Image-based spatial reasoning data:
────────────────
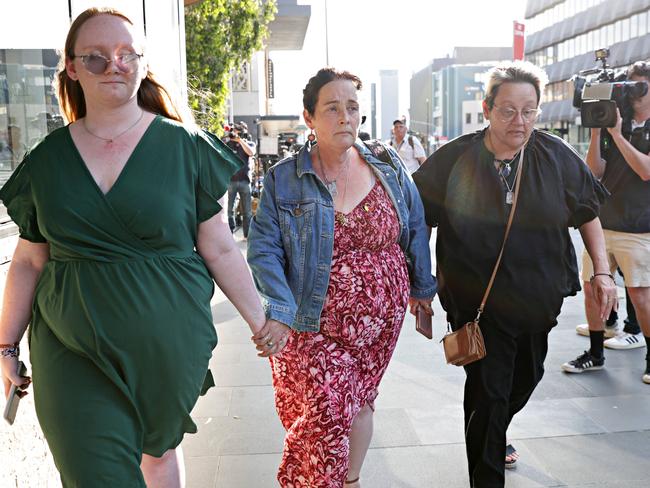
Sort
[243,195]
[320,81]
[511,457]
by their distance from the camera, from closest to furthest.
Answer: [320,81] → [511,457] → [243,195]

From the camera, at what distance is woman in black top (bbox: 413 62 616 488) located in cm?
356

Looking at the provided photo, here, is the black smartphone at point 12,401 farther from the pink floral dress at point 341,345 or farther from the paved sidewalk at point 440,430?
the paved sidewalk at point 440,430

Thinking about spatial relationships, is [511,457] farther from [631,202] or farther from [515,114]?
[631,202]

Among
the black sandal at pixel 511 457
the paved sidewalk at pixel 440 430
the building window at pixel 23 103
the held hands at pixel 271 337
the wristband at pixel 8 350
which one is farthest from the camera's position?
the black sandal at pixel 511 457

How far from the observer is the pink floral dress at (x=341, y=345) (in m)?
3.34

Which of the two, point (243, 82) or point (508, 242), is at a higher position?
point (243, 82)

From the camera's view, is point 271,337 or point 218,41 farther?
point 218,41

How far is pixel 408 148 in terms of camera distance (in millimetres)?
12656

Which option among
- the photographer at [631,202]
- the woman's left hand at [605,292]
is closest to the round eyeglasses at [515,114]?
the woman's left hand at [605,292]

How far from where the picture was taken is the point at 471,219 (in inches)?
143

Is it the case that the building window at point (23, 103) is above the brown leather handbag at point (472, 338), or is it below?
above

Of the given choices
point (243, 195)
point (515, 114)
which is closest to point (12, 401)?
point (515, 114)

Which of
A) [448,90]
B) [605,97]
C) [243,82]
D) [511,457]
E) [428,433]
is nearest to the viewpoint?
[511,457]

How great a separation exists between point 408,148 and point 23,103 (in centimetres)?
917
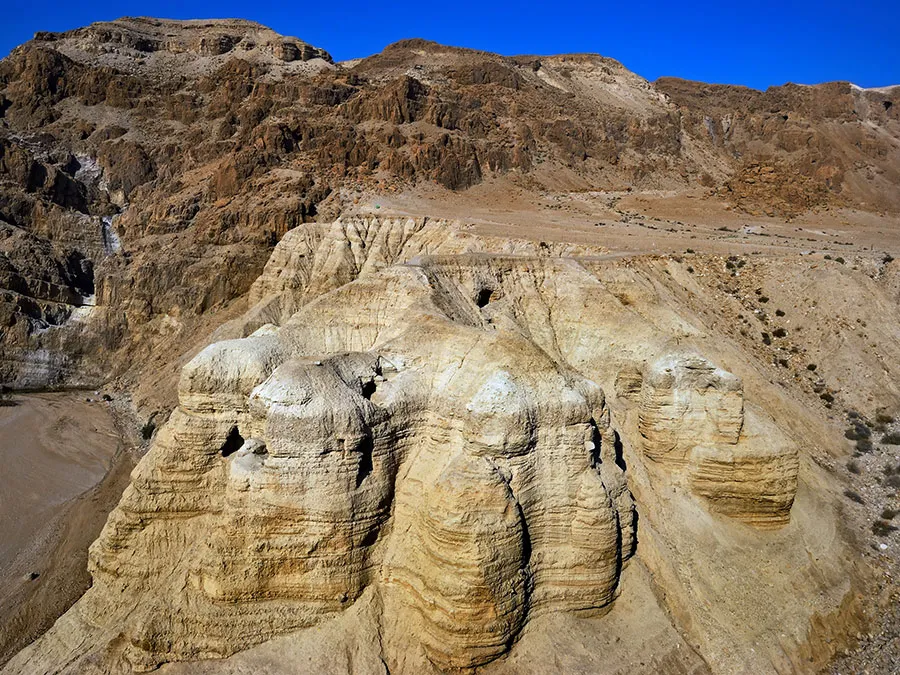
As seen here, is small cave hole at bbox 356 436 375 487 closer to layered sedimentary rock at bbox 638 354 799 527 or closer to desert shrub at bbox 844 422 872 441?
layered sedimentary rock at bbox 638 354 799 527

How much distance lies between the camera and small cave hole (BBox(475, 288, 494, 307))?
821 inches

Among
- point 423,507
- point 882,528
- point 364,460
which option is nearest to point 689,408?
point 882,528

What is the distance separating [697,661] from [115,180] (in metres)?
63.9

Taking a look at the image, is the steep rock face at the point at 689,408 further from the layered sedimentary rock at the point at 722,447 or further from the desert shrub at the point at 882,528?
the desert shrub at the point at 882,528

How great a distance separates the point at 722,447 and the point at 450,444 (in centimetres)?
815

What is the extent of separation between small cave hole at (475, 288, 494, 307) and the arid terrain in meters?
0.08

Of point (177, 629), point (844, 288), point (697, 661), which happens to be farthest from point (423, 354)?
point (844, 288)

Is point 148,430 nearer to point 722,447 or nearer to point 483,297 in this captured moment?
point 483,297

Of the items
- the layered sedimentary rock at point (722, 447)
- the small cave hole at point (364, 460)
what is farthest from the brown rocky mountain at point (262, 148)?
the layered sedimentary rock at point (722, 447)

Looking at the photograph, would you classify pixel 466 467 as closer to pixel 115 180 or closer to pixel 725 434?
pixel 725 434

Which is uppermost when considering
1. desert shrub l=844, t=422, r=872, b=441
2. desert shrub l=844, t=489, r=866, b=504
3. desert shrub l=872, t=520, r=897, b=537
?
desert shrub l=844, t=422, r=872, b=441

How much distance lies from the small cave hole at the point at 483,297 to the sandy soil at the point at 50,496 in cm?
1583

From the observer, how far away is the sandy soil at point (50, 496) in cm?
1847

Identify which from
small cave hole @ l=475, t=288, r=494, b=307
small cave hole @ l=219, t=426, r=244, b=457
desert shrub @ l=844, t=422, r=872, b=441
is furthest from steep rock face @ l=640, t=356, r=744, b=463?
small cave hole @ l=219, t=426, r=244, b=457
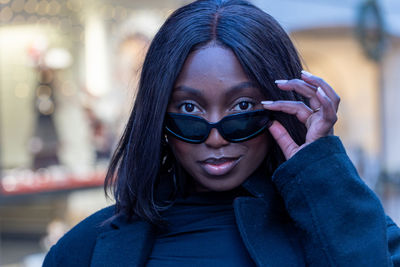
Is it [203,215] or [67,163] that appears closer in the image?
[203,215]

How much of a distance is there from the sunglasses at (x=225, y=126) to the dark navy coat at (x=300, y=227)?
123 mm

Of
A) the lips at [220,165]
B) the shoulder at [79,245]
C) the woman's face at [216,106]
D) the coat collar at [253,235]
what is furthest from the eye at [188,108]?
the shoulder at [79,245]

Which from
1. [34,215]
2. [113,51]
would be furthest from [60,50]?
[34,215]

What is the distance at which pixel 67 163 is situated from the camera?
6.39m

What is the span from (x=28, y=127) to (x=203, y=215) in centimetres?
512

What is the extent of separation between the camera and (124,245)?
5.09ft

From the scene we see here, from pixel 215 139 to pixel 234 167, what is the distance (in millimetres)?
94

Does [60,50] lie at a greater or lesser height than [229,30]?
lesser

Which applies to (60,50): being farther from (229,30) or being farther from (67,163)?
(229,30)

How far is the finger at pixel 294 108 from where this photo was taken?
1452 mm

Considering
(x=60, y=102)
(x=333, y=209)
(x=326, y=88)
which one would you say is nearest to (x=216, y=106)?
(x=326, y=88)

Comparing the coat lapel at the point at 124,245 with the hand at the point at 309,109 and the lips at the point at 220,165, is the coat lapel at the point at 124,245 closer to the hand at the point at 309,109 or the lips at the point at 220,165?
the lips at the point at 220,165

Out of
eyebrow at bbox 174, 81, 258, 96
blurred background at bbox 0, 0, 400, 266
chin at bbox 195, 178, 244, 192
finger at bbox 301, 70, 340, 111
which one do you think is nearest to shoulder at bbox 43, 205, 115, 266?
Result: chin at bbox 195, 178, 244, 192

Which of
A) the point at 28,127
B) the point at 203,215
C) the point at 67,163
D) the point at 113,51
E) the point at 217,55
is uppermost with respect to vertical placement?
the point at 217,55
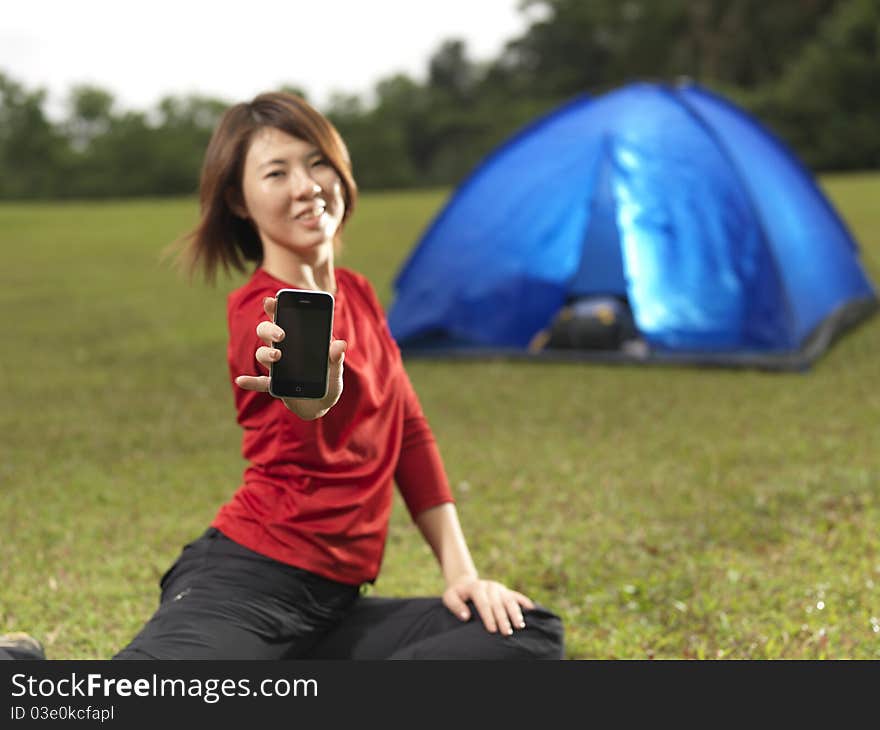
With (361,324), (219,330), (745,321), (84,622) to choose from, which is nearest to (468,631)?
(361,324)

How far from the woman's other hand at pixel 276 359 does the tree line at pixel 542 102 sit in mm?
31019

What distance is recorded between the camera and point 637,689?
1.62 meters

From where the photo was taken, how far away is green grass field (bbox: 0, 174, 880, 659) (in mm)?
2436

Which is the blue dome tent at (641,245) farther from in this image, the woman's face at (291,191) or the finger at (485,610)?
the woman's face at (291,191)

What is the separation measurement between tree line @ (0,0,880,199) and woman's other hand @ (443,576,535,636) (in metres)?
A: 30.6

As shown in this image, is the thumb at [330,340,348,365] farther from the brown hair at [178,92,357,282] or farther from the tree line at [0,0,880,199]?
the tree line at [0,0,880,199]

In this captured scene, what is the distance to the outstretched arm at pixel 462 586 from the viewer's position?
1917 mm

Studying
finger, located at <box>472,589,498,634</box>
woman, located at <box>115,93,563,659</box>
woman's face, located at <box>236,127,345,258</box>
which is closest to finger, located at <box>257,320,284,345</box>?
woman, located at <box>115,93,563,659</box>

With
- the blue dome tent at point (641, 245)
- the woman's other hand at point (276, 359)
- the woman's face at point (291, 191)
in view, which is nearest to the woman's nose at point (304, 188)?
the woman's face at point (291, 191)

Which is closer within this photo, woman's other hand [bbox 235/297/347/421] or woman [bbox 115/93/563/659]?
woman's other hand [bbox 235/297/347/421]

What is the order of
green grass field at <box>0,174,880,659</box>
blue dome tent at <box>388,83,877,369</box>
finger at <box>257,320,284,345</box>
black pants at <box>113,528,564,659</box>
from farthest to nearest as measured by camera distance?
blue dome tent at <box>388,83,877,369</box>
green grass field at <box>0,174,880,659</box>
black pants at <box>113,528,564,659</box>
finger at <box>257,320,284,345</box>

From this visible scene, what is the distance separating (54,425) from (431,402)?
4.79 ft

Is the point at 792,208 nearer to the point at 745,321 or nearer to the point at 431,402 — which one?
the point at 745,321

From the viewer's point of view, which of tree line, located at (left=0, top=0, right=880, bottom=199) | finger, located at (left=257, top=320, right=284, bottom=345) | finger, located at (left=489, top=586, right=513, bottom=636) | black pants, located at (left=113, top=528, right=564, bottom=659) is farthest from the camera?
tree line, located at (left=0, top=0, right=880, bottom=199)
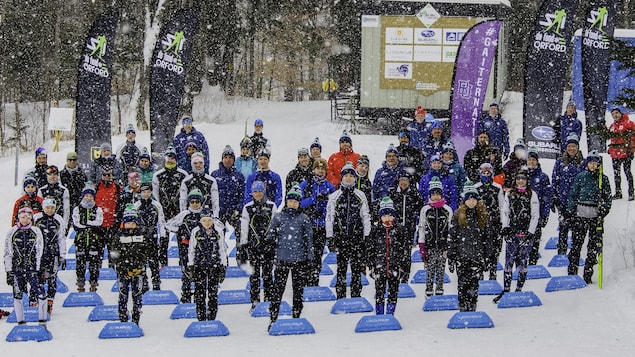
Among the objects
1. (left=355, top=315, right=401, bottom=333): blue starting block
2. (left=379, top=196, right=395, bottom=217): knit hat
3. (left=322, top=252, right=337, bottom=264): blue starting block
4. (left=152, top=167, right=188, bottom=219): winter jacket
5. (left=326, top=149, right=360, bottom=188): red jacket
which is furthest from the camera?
(left=322, top=252, right=337, bottom=264): blue starting block

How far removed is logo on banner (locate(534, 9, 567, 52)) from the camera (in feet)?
54.4

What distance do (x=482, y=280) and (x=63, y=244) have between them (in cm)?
593

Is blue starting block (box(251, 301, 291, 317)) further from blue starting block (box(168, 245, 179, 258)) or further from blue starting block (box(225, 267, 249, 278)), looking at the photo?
blue starting block (box(168, 245, 179, 258))

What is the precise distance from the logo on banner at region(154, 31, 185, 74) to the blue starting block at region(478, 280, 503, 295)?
8.83 meters

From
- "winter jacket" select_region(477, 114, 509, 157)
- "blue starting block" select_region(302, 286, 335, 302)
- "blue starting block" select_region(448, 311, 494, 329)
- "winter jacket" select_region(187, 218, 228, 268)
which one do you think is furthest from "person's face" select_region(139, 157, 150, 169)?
"winter jacket" select_region(477, 114, 509, 157)

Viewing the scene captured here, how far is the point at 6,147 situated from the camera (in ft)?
→ 120

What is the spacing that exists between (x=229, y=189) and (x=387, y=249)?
350 centimetres

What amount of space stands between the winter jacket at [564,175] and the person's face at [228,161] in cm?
513

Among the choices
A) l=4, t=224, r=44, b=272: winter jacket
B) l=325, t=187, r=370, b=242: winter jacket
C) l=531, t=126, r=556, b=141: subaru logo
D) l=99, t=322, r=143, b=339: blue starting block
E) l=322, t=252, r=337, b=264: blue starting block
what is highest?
l=531, t=126, r=556, b=141: subaru logo

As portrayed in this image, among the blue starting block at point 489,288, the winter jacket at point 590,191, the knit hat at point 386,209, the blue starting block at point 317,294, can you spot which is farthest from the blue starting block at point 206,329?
the winter jacket at point 590,191

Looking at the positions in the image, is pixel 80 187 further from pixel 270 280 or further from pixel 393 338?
pixel 393 338

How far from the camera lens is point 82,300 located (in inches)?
456

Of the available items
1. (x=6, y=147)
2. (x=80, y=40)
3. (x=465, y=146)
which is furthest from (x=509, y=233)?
(x=80, y=40)

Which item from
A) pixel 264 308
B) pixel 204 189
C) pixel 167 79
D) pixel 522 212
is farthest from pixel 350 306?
pixel 167 79
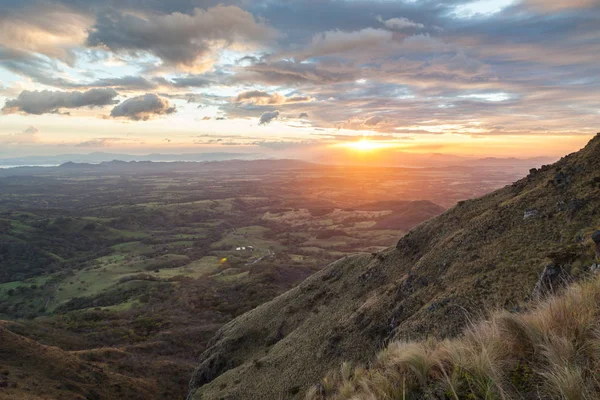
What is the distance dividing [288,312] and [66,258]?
17095 cm

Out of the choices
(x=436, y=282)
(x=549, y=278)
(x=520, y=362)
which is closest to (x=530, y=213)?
(x=436, y=282)

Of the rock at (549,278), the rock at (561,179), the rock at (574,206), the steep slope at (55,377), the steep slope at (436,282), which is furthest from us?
the steep slope at (55,377)

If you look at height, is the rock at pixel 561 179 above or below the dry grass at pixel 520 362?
above

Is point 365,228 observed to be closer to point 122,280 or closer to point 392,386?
point 122,280

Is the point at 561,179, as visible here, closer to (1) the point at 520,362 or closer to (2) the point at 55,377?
(1) the point at 520,362

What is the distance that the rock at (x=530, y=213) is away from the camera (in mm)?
20934

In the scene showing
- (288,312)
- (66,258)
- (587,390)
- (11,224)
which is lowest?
(66,258)

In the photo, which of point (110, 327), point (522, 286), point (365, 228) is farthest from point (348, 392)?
point (365, 228)

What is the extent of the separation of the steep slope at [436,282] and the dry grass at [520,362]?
5.03 m

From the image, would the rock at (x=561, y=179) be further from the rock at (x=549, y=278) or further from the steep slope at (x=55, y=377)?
the steep slope at (x=55, y=377)

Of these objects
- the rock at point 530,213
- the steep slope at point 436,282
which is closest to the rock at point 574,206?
the steep slope at point 436,282

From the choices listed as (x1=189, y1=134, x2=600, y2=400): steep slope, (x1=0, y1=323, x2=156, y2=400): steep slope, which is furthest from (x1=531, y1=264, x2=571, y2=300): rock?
(x1=0, y1=323, x2=156, y2=400): steep slope

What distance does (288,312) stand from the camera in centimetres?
3778

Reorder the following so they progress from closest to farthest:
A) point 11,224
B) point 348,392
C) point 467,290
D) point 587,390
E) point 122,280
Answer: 1. point 587,390
2. point 348,392
3. point 467,290
4. point 122,280
5. point 11,224
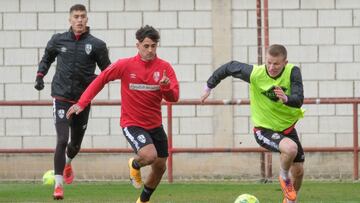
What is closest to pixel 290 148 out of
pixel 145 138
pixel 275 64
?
pixel 275 64

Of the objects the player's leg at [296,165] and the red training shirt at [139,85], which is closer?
the red training shirt at [139,85]

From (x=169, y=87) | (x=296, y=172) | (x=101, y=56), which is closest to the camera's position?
(x=169, y=87)

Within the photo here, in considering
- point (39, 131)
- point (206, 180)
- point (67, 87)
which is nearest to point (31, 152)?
point (39, 131)

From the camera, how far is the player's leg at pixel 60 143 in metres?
11.6

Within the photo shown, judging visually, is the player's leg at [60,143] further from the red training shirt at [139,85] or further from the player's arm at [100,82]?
the red training shirt at [139,85]

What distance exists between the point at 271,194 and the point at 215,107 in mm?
3577

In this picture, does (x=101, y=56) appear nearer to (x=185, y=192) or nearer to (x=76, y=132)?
(x=76, y=132)

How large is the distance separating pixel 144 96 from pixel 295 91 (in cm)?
149

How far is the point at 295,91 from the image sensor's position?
419 inches

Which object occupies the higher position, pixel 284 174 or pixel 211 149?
pixel 284 174

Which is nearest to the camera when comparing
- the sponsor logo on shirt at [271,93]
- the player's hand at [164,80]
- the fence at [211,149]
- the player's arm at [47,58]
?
the player's hand at [164,80]

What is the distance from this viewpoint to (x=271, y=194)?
13.1 meters

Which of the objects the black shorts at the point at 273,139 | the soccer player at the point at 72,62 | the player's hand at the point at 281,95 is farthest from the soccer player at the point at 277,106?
the soccer player at the point at 72,62

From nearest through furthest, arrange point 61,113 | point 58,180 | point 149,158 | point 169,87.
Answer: point 169,87 → point 149,158 → point 58,180 → point 61,113
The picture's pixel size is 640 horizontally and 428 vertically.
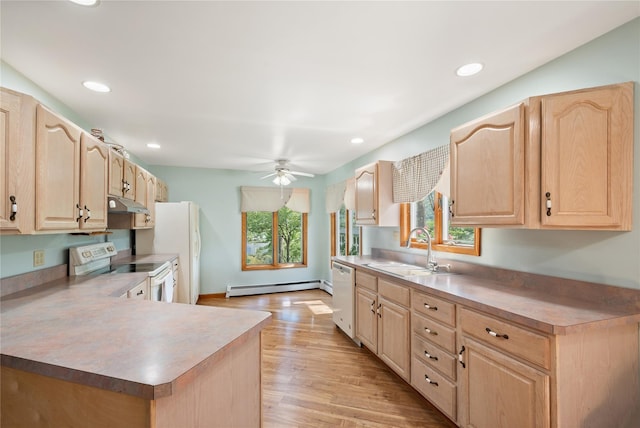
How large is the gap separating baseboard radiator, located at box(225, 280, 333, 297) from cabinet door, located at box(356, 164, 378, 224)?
227 centimetres

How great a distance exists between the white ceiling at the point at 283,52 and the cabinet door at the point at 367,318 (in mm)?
1809

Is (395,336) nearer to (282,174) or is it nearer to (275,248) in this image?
(282,174)

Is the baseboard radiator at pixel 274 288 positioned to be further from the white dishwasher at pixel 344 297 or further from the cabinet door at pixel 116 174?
the cabinet door at pixel 116 174

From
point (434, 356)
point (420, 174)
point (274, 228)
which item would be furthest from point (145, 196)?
point (434, 356)

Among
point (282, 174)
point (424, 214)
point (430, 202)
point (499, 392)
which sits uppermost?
point (282, 174)

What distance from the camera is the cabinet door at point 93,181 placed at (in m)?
2.05

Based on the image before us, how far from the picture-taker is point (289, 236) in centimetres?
599

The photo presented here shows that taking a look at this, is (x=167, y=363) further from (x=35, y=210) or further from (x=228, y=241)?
(x=228, y=241)

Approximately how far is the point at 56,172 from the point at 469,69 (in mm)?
2717

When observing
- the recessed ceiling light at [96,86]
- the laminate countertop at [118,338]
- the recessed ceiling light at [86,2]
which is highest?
the recessed ceiling light at [86,2]

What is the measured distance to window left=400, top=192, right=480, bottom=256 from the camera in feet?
8.44

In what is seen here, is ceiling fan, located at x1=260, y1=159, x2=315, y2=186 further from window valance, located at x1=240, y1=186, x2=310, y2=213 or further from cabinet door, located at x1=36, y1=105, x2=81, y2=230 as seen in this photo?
cabinet door, located at x1=36, y1=105, x2=81, y2=230

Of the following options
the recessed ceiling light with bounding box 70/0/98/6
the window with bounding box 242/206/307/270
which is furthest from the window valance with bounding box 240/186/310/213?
the recessed ceiling light with bounding box 70/0/98/6

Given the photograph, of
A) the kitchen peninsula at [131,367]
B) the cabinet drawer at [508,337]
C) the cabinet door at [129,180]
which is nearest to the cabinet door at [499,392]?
the cabinet drawer at [508,337]
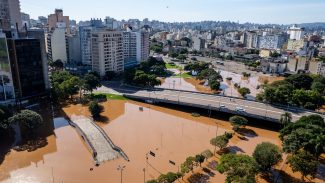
────────────────
Task to complete: Pull out every line of the items that contains the word "brown", and copy each one in full.

Final answer:
Is it the case that the building window at point (23, 103) is above the brown leather handbag at point (472, 338), or is it below?
what is farthest from the brown rocky mountain at point (262, 148)?
As shown in this image, is the thumb at [330,340,348,365] farther from the brown hair at [178,92,357,282] or farther from the tree line at [0,0,880,199]?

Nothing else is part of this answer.